Running multiple, distinct Markov chains that have a posterior density as their equilibrium density is useful to use convergence diagnostics such as the Gelman / Rubin diagnostic (Gelman & Rubin, 1992). In order to save time, one likes to run each Markov chain in parallel. There are a number of packages in R (parallel, snow,…) to run code in parallel. However, I find it more useful to write a script for a single chain and then dispatch it multiple times from the terminal. Here is an example with the MCMCpack:
Save the following as “sim.R”:
substream <- as.numeric(commandArgs(trailingOnly = TRUE)) library(MCMCpack) data(birthwt) filename <- paste("posterior_", substream, ".Rdata" , sep="", collapse="") out <- MCMCprobit(low~as.factor(race)+smoke, data=birthwt, b0 = 0, B0 = 10, seed=list(NA, substream)) save(out,file=filename)
The first line grabs the seed argument from the terminal and pass it to MCMCprobit function which generates a single chain. The script can be executed from the terminal with four different substream seeds as follows:
Rscript --arch=x86_64 sim.R 1 & Rscript --arch=x86_64 sim.R 2 & Rscript --arch=x86_64 sim.R 3 & Rscript --arch=x86_64 sim.R 4
If you don’t have a 64-Bit machine, use “x86_32”. Provided that you have four cores, one core will be used for each of these jobs. Next, you can fuse the output together in an mcmc.list object and run the Gelman/Rubin diagnostic.

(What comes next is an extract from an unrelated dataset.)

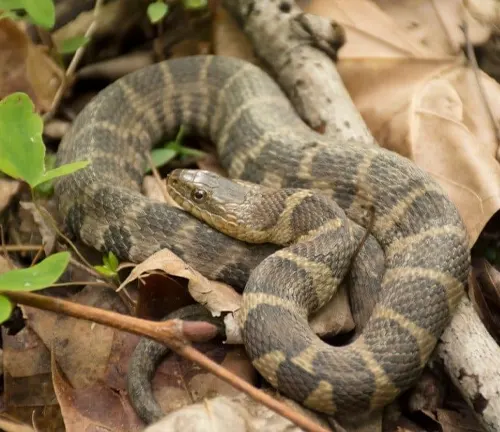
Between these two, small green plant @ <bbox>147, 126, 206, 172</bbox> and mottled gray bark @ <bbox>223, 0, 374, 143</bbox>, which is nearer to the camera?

library(coda) load("posterior_1.Rdata") out1 <- out load("posterior_2.Rdata") out2 <- out load("posterior_3.Rdata") out3 <- out load("posterior_4.Rdata") out4 <- out posteriors <- as.mcmc.list(list( as.mcmc(out1), as.mcmc(out2), as.mcmc(out3), as.mcmc(out4))) gelman.diag(posteriors)
The great benefit of this approach is that the R code is less crammed with parallelization functions and the process can be monitored since the output is dumped right into the terminal window.
Gelman, Andrew & Donald B. Rubin. 1992. “Inference from Iterative Simulation Using Multiple Sequences.” Statistical Science 7(4):457–472.